# What is asked
Copy out every one of the records below word for word, keeping each line unchanged and in its original order.

# Task material
-- START --

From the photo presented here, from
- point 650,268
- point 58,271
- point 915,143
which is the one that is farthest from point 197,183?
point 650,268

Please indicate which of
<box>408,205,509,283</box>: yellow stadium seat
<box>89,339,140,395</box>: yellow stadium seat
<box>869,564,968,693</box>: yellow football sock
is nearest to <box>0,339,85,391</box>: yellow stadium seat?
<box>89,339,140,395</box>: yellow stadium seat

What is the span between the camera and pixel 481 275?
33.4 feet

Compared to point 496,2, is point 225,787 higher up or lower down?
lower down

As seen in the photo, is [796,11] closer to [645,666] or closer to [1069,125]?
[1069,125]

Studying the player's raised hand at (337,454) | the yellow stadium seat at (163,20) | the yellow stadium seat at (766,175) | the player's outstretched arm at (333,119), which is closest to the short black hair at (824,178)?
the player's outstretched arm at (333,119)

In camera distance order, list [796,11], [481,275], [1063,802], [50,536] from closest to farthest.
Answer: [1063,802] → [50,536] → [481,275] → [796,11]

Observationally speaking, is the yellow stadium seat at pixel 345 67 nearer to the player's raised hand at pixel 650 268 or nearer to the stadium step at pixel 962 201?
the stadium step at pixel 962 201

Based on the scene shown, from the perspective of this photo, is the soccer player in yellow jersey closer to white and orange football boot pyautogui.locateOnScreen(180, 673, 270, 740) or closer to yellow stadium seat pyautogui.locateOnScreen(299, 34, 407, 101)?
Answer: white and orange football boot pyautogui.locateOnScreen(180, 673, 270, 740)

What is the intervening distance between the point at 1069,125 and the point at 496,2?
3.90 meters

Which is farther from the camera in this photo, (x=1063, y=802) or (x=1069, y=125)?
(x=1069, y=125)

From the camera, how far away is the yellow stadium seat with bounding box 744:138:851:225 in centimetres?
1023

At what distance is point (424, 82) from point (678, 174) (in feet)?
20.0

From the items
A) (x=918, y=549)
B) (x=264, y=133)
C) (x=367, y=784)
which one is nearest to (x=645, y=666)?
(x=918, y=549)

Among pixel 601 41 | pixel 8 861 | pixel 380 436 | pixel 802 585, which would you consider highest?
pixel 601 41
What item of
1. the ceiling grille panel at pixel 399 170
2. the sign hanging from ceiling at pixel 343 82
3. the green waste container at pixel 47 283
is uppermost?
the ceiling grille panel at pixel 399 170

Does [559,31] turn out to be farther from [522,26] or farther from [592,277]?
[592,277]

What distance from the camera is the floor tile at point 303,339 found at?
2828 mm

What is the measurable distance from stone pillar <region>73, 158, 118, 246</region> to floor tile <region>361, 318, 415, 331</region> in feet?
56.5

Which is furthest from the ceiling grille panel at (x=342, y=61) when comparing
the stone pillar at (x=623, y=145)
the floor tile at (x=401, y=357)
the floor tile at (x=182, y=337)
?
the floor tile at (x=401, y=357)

-- END --

# Answer to this task
From the photo presented here, from
- point 650,268
- point 58,271
- point 915,143
which is the one that is farthest from point 197,183?
point 650,268

Please indicate which of
<box>408,205,509,283</box>: yellow stadium seat
<box>89,339,140,395</box>: yellow stadium seat
<box>869,564,968,693</box>: yellow football sock
is nearest to <box>0,339,85,391</box>: yellow stadium seat?
<box>89,339,140,395</box>: yellow stadium seat

What is the span between the camera and pixel 481 275?
33.4 feet

Compared to point 496,2, is point 225,787 higher up or lower down?
lower down

As seen in the photo, is [796,11] closer to [645,666] or closer to [1069,125]?
[1069,125]

Studying the player's raised hand at (337,454) | the yellow stadium seat at (163,20) | the yellow stadium seat at (766,175) | the player's outstretched arm at (333,119), which is closest to the short black hair at (824,178)?
the player's outstretched arm at (333,119)

In camera distance order, list [796,11], [481,275], [1063,802], [50,536] from closest to farthest.
Answer: [1063,802] → [50,536] → [481,275] → [796,11]

Observationally speaking, is the yellow stadium seat at pixel 345 67 nearer to the player's raised hand at pixel 650 268 or nearer to the stadium step at pixel 962 201?
the stadium step at pixel 962 201

Based on the scene shown, from the perspective of this photo, is the soccer player in yellow jersey closer to white and orange football boot pyautogui.locateOnScreen(180, 673, 270, 740) or closer to yellow stadium seat pyautogui.locateOnScreen(299, 34, 407, 101)?
Answer: white and orange football boot pyautogui.locateOnScreen(180, 673, 270, 740)

What is the intervening distance between the point at 1069,125 and the point at 496,2?
3.90 meters

Which is farther from the camera in this photo, (x=1063, y=802) or (x=1069, y=125)?
(x=1069, y=125)

From the camera, how far away is the yellow stadium seat with bounding box 744:138:851:225 in centimetres?
1023

At what distance is point (424, 82) from point (678, 174) (in feet)?
20.0

From the items
A) (x=918, y=549)
B) (x=264, y=133)
C) (x=367, y=784)
which one is nearest to (x=645, y=666)?
(x=918, y=549)

Among pixel 601 41 | pixel 8 861 | pixel 380 436 | pixel 802 585, which would you consider highest?
pixel 601 41
What item of
1. the ceiling grille panel at pixel 399 170
2. the sign hanging from ceiling at pixel 343 82
3. the green waste container at pixel 47 283
is uppermost?
the ceiling grille panel at pixel 399 170

Does [559,31] turn out to be farther from [522,26] or farther from [592,277]?
[592,277]

What distance from the camera is the floor tile at point 303,339 found at?
2828 mm

What is the measurable distance from stone pillar <region>73, 158, 118, 246</region> to floor tile <region>361, 318, 415, 331</region> in feet?
56.5

Which is furthest from the ceiling grille panel at (x=342, y=61) when comparing
the stone pillar at (x=623, y=145)
the floor tile at (x=401, y=357)
the floor tile at (x=182, y=337)
?
the floor tile at (x=401, y=357)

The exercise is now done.